[AMP-L] Arm Amputee Uses Mind To Control Movement

Wayne Renardson wayne at renardson.org
Sun Aug 13 19:06:15 PDT 2006


Dayton, TN is the home of the infamous Scopes 'monkey' trial. 

DAYTON, Tenn.  - Jesse Sullivan has two prosthetic arms, but he has 
no problem climbing a ladder at his house and rolling on a fresh coat 
of paint.

Sullivan's also good with a weed trimmer, bending his elbow and 
rotating his forearm to guide the machine. 	 His motions are 
coordinated and smooth because one of his artificial arms is a bionic 
device controlled by his brain. He thinks, "Close hand," and 
electrical signals make it happen.  Doctors describe Sullivan as the 
first amputee with a thought-controlled artificial arm. Millions were 
spent on the technology, and a researcher says the retail price would 
be about $100,000 for a pair.  

But doctors have asked Sullivan not to pamper the arms. "They said, 
'Don't bring it back looking new,' " Sullivan said with a grin, his 
brow showing sweat beneath a fraying Dollywood amusement park cap.  

Most artificial arms today aren't much better than the clumsy wooden 
prosthetics from a century ago. Artificial legs are simpler, but it 
has been nearly impossible to recreate the subtle and complex motion 
of a human arm.  

Sullivan's prosthetic right arm is relatively simple, a motor-
operated limb with a hook. But his thought-controlled bionic arm 
represents a real advance. The U.S. government, spurred by the 
growing count of soldiers who have lost limbs in Iraq and 
Afghanistan, is spending millions of dollars and working with 
universities and private companies to develop artificial limbs that 
connect body and mind.

** PROMPT 1 **
According to the article on Jesse Sullivan's artificial arms, why are his motions coordinated and smooth? Answer in one to three sentences.
** PROMPT 2 **
Answer these questions from the article on Jesse Sullivan's artificial arms:
(a) What would the retail price be for a pair of the arms, according to a researcher?
(b) What is attached to Sullivan's prosthetic right arm?
(c) What did doctors ask Sullivan not to do with the arms?
** PROMPT 3 **
Reproduce the passage of the article on Jesse Sullivan's artificial arms from "Sullivan's also good" up to and including "for a pair.".
The records after this point are separate material with no connection to the article.

** DATA EXTRACT **
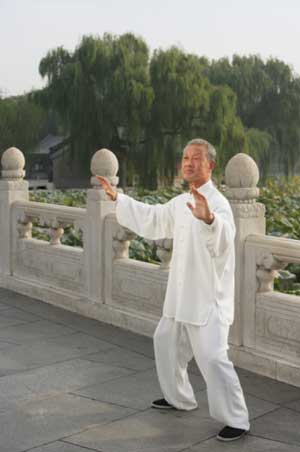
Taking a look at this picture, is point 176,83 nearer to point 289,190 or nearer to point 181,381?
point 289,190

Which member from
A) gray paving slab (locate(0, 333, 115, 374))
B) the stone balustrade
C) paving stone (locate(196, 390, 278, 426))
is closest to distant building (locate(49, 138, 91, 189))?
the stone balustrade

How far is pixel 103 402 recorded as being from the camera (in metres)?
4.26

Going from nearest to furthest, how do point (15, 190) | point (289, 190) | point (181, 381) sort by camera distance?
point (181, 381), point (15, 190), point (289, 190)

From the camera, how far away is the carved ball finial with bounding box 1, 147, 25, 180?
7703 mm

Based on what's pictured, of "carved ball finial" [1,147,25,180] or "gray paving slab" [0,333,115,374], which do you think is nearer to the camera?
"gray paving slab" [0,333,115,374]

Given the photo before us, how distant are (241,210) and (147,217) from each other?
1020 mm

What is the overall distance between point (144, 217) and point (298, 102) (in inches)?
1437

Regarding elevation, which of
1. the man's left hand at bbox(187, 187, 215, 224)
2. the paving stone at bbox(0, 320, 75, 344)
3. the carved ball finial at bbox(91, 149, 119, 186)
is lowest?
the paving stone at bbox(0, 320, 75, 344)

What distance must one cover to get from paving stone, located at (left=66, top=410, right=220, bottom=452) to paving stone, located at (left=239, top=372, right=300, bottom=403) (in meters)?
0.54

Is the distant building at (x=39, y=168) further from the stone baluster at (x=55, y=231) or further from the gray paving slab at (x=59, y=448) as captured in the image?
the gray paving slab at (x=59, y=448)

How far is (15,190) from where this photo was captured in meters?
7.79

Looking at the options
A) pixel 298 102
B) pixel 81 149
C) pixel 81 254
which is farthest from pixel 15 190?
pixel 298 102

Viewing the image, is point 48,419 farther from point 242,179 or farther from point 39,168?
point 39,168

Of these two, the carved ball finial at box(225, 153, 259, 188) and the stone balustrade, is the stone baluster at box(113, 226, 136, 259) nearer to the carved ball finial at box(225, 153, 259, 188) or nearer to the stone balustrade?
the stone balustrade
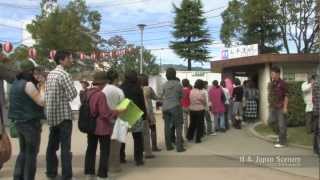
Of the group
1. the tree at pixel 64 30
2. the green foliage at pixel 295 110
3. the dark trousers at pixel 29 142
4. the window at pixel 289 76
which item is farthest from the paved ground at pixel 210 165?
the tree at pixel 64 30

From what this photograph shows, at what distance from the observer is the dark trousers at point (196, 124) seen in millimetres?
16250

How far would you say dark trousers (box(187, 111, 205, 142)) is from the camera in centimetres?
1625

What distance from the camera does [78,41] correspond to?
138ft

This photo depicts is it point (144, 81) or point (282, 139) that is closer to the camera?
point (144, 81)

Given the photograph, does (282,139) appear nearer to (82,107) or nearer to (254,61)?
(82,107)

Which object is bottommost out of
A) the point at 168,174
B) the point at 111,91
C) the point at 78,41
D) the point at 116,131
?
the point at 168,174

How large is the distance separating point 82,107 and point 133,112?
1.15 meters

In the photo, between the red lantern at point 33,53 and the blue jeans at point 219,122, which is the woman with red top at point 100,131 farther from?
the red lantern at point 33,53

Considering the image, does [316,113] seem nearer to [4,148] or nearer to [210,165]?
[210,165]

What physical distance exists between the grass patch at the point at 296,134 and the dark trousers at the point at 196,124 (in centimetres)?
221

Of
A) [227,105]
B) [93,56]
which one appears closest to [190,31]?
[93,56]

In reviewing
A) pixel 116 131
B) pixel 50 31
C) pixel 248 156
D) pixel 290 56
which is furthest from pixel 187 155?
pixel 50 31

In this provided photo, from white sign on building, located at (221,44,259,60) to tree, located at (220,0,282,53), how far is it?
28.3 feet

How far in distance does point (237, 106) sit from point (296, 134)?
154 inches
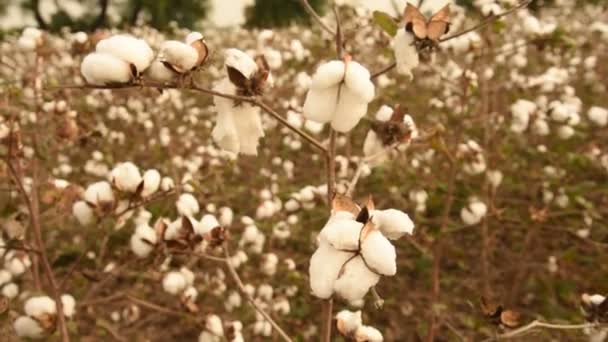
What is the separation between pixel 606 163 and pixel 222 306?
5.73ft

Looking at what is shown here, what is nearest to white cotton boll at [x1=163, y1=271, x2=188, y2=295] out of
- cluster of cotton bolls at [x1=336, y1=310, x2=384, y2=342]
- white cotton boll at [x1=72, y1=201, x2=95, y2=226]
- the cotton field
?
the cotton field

==

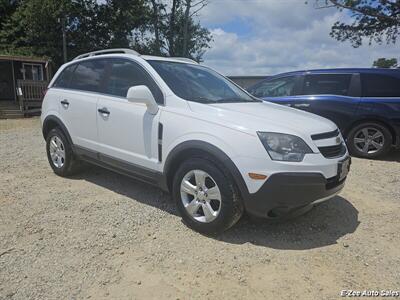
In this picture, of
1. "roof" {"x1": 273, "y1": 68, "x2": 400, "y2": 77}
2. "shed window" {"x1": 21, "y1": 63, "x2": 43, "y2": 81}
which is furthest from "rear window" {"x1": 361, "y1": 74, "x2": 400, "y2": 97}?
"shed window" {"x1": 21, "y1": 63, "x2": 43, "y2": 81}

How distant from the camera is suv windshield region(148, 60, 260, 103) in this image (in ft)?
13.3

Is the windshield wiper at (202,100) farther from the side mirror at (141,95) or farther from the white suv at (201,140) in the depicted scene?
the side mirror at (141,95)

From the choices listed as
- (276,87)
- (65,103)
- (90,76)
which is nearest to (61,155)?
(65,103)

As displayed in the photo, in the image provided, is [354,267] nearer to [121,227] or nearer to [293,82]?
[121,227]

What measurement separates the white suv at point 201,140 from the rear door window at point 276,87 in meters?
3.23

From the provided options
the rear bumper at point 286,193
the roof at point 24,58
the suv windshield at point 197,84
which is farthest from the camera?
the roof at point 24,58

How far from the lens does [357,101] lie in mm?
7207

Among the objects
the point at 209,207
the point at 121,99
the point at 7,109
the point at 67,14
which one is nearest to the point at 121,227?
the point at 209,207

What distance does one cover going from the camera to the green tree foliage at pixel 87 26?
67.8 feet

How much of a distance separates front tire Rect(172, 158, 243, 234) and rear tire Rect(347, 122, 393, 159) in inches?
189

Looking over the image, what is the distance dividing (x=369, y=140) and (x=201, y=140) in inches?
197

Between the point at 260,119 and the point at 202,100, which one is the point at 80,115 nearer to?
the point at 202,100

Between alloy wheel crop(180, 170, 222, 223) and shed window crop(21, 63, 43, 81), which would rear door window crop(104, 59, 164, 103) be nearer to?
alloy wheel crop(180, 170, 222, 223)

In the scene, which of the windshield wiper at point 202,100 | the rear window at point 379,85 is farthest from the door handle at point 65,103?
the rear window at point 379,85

** RESPONSE AREA 1 **
His motions are coordinated and smooth because one of his artificial arms is a bionic device controlled by his brain. When he thinks "Close hand," electrical signals make it happen.

** RESPONSE AREA 2 **
(a) About $100,000.
(b) A hook.
(c) Pamper them.

** RESPONSE AREA 3 **
Sullivan's also good with a weed trimmer, bending his elbow and 
rotating his forearm to guide the machine. 	 His motions are 
coordinated and smooth because one of his artificial arms is a bionic 
device controlled by his brain. He thinks, "Close hand," and 
electrical signals make it happen.  Doctors describe Sullivan as the 
first amputee with a thought-controlled artificial arm. Millions were 
spent on the technology, and a researcher says the retail price would 
be about $100,000 for a pair.